Federal Water Tap, January 28: Navy Will Deny Camp Lejeune Contaminated Water Claims

The Rundown

The Navy secretary says more than 4,400 Camp Lejeune medical claims will be turned down. A three-week budget extension ends the partial government shutdown, for now. The nation’s spy agencies warn that migration is a top national security issue. House members announce a PFAS task force. A Michigan representative introduces a bill to study the economic and environmental consequences of a Line 5 oil spill. The Bureau of Reclamation offers $9 million in drought resilience grants. And lastly, the clock is ticking for two anticipated EPA drinking water actions.

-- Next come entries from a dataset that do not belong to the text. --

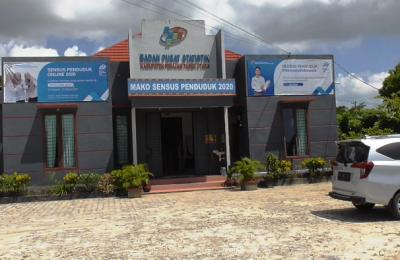 Kantor BPS PPU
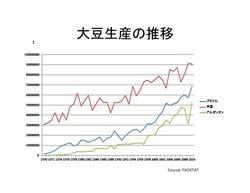 主要国大豆生産量推移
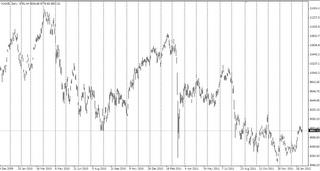 Nikkei20120131.JPG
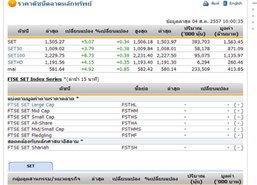 หุ้นไทยเปิดตลาดปรับตัวเพิ่มขึ้น 5.07 จุด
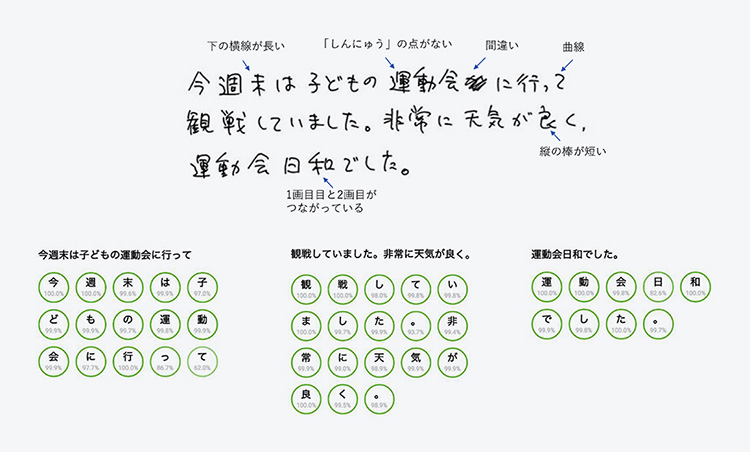 OCRにとって日本語は難しい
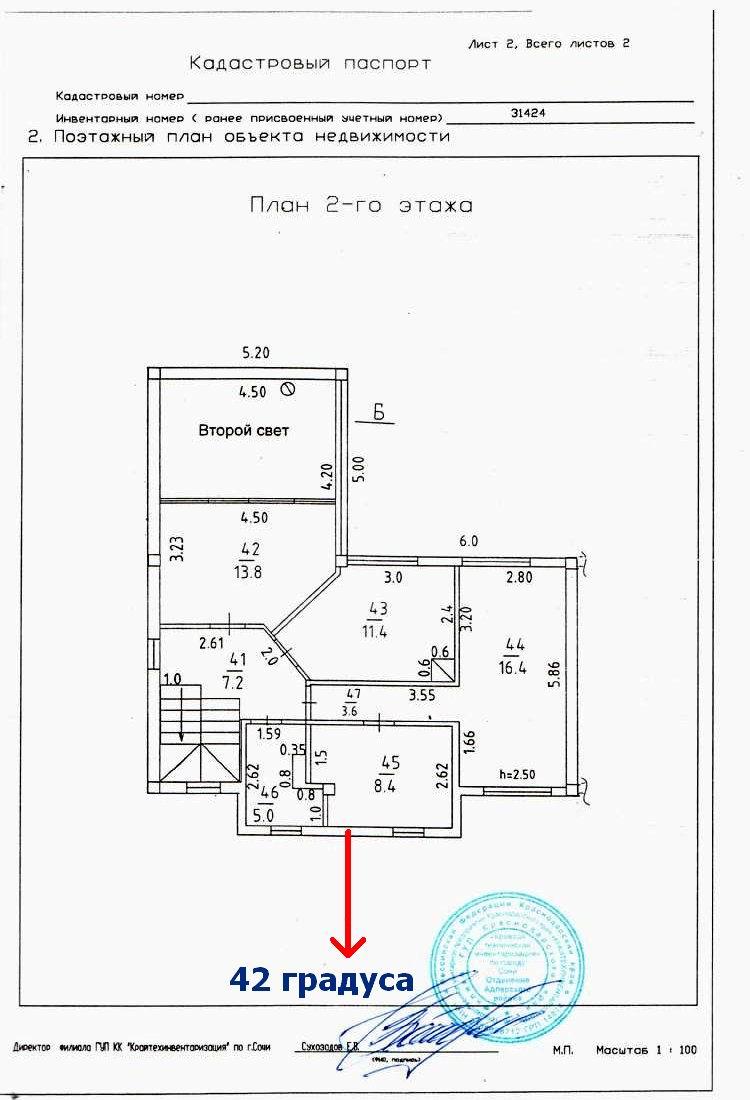 Как сделать кадастровый паспорт на комнату в квартире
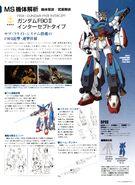 F90II-I Gundam F90II Intercept Type Information Sheet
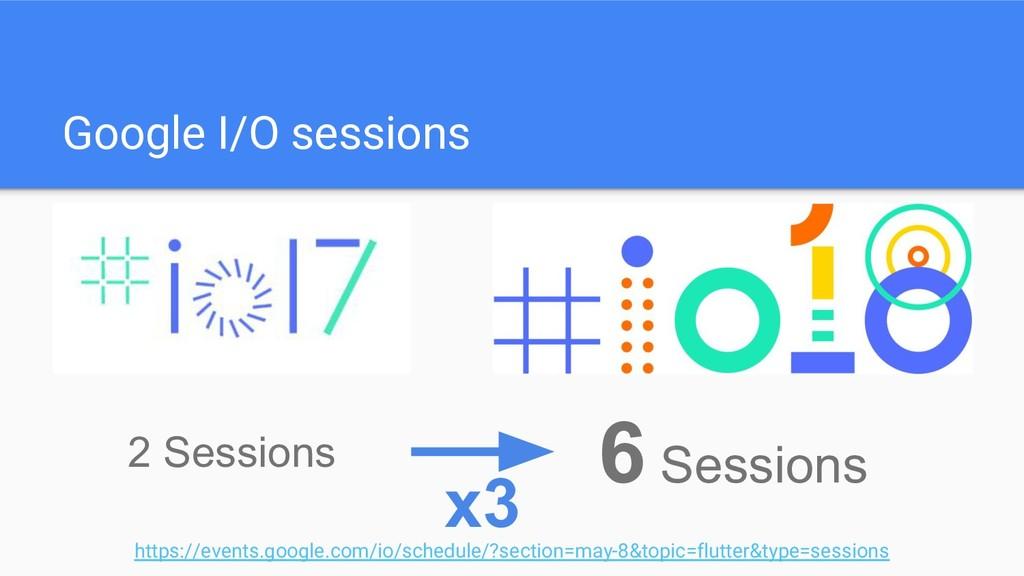 Google I/O sessions 2 Sessions 6 Sessions x3 ht...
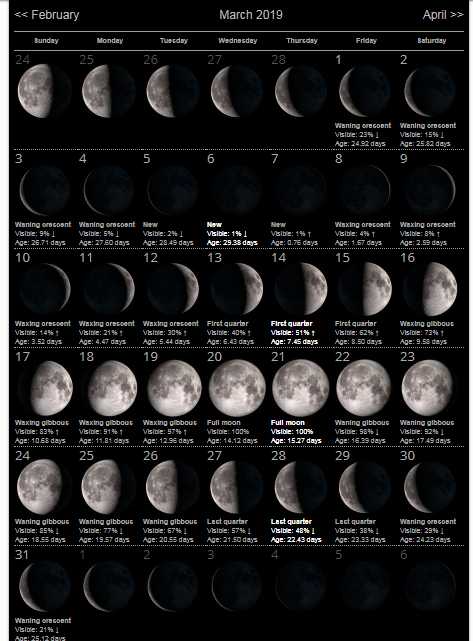 Lunar Moon Phases March 2019 Calendar March2019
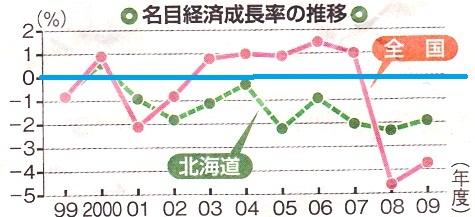 北海道 経済成長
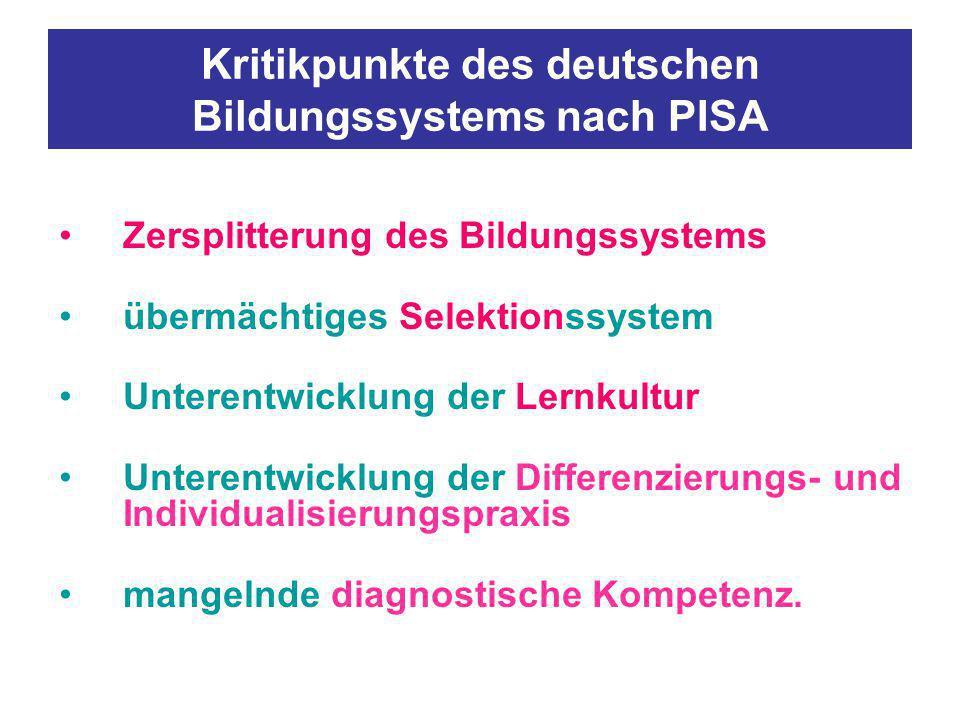 Kritikpunkte des deutschen Bildungssystems nach PISA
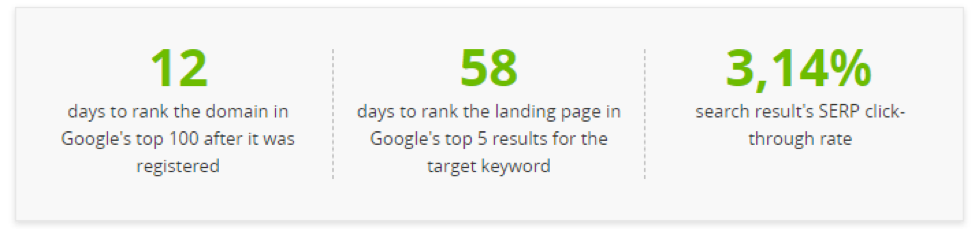tracking competitor keywords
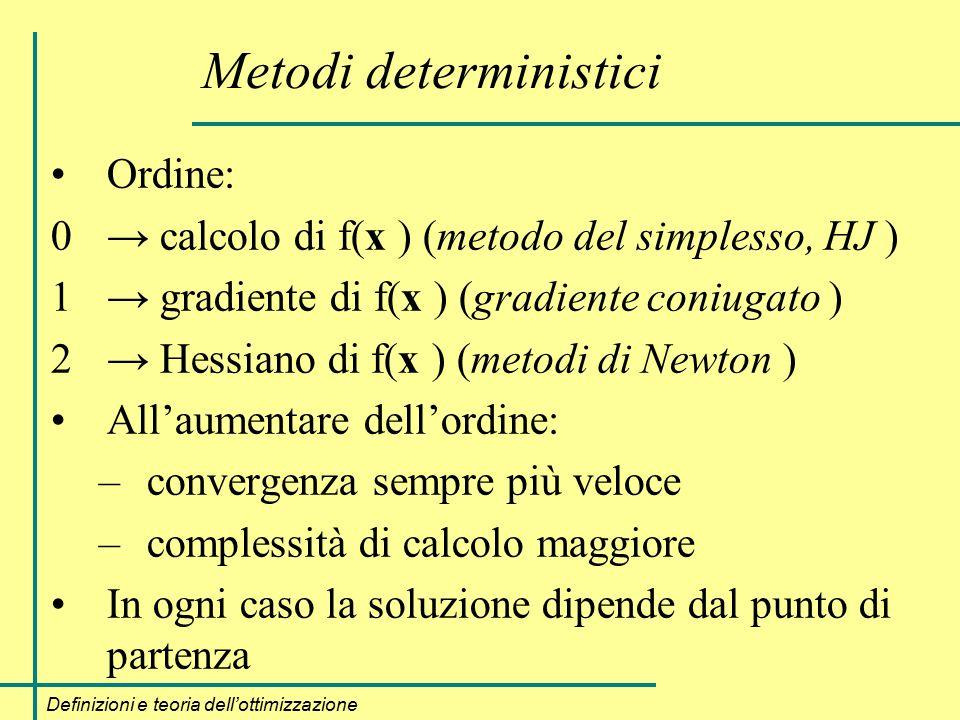 Ordine: 0→ calcolo di f(x ) (metodo del simplesso, HJ ) 1→ gradiente di f(x ) (gradiente coniugato ) 2→ Hessiano di f(x ) (metodi di Newton ) All'aumentare dell'ordine: –convergenza sempre più veloce –complessità di calcolo maggiore In ogni caso la soluzione dipende dal punto di partenza Definizioni e teoria dell'ottimizzazione Metodi deterministici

“Increasing migration and urbanization of populations are also further straining the capacities of governments around the world and are likely to result in further fracturing of societies, potentially creating breeding grounds for radicalization. Pressure points include growing influxes of migrants, refugees, and internally displaced persons fleeing conflict zones; areas of intense economic or other resource scarcity; and areas threatened by climate changes, infectious disease outbreaks, or transnational criminal organizations.” — National Intelligence Strategy, a document published every four years that outlines strategic priorities for the nation’s 17 spy agencies.

By the Numbers

February 15: Date the continuing resolution to reopen the federal government ends. (Congress/White House)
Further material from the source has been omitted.